Kutipan Dokumen »
########
Ucapan Syekh Hamdan tersebut disampaikan pada kesempatan pengumuman hasil State of the Global Islamic Economy Report 2020-2021, Senin (16/11). Laporan ini diproduksi oleh DinarStandard, sebuah firma penelitian dan penasihat yang berbasis di AS, bekerja sama dengan Salaam Gateway selaku platform berita dan media yang berfokus pada ekonomi Islam.
Mengenai dampak global pandemi Covid-19, Putra Mahkota menunjukkan sektor ekonomi syariah berpotensi memimpin pemulihan ekonomi global paska pandemi. Dia menekankan perlunya memanfaatkan peluang yang dapat membuka cakrawala ekonomi baru dan membantu dunia mengatasi dampak pandemi.
Sheikh Hamdan lantas menyerukan penguatan saluran kerja sama dengan mitra di seluruh dunia. Potensi 'Dubai: Capital of Islamic Economy Initiative' harus dimanfaatkan untuk menarik investasi dan modal ke sektor ekonomi syariah.
Ia percaya, pada saatnya hal tersebut akan meningkatkan nilai dan ekonomi Dubai serta UEA. Ke depan, ia percaya UEA memiliki peran sebagai pemain utama dalam memperluas peluang pertumbuhan regional dan global paska Covid-19.
Perihal hasil Laporan SGIE 2020/21, Ketua Dubai Islamic Economy Development Center (DIEDC), Sultan bin Saeed Al Mansouri, mengatakan program 'Dubai: Capital of Islamic Economy Initiative' didasarkan pada visi meningkatkan diversifikasi negara. Hal ini juga menjadi kontributor utama UEA dalam peringkat teratas Indikator Ekonomi Islam Global tahun demi tahun.
"Gangguan akibat wabah Covid-19 telah memaksa negara-negara di seluruh dunia, termasuk UEA, mengatur ulang prioritas dan meningkatkan fokus pada sektor-sektor lain, seperti ketahanan pangan. Sungguh luar biasa dan perlu dicatat, sektor makanan dan minuman halal dari manufaktur hingga perdagangan, memainkan peran kunci dalam memperkuat kemandirian bangsa kita," kata dia dilansir di Khaleej Times, Senin (16/11).
Dengan melakukan serangkaian langkah tersebut, ia menyebut dapat memperkuat kerangka peraturan keuangan syariah UEA dan mendorong aktivitas keuangan Islam yang kuat. Salah satunya, memimpin kerangka kerja legislatif global terpadu untuk keuangan Islam.
########
Soal untuk Dikerjakan »
**a)** Sebutkan semua organisasi dan media yang disebut namanya dalam kutipan dokumen di atas.
**b)** Silakan tentukan apakah setiap pernyataan berikut sesuai dengan kutipan dokumen di atas. Jawab ya atau tidak, lalu kutip kata-kata penentunya.
(i) DinarStandard adalah firma yang berbasis di AS.
(ii) Hasil laporan diumumkan pada hari Selasa.
(iii) Sektor makanan dan minuman halal disebut berperan penting dalam memperkuat kemandirian bangsa.

Cuplikan Data »
########
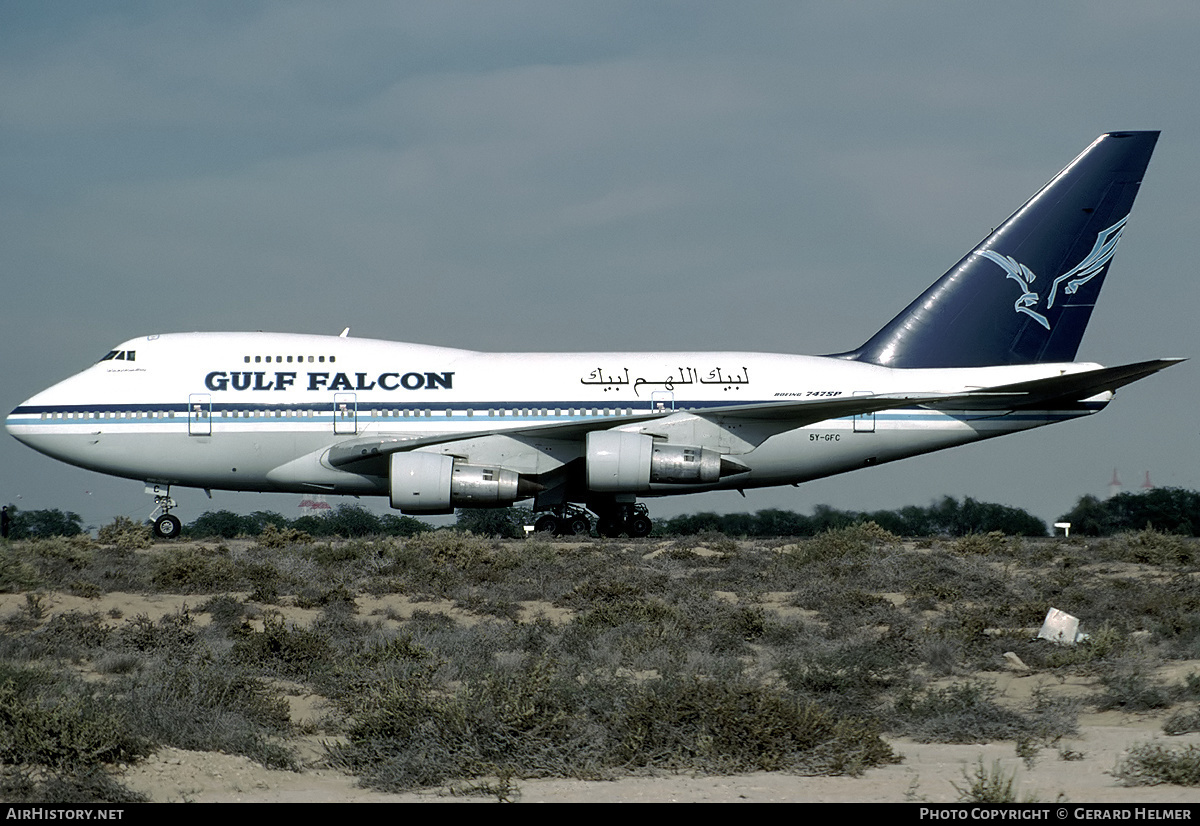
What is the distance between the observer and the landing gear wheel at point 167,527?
########
Jawaban Latihan »
**a)**
- DinarStandard
- Salaam Gateway
- Dubai Islamic Economy Development Center (DIEDC)
- Khaleej Times

**b)**
(i) Ya: "DinarStandard, sebuah firma penelitian dan penasihat yang berbasis di AS"
(ii) Tidak: "pengumuman hasil State of the Global Islamic Economy Report 2020-2021, Senin (16/11)"
(iii) Ya: "sektor makanan dan minuman halal dari manufaktur hingga perdagangan, memainkan peran kunci dalam memperkuat kemandirian bangsa kita"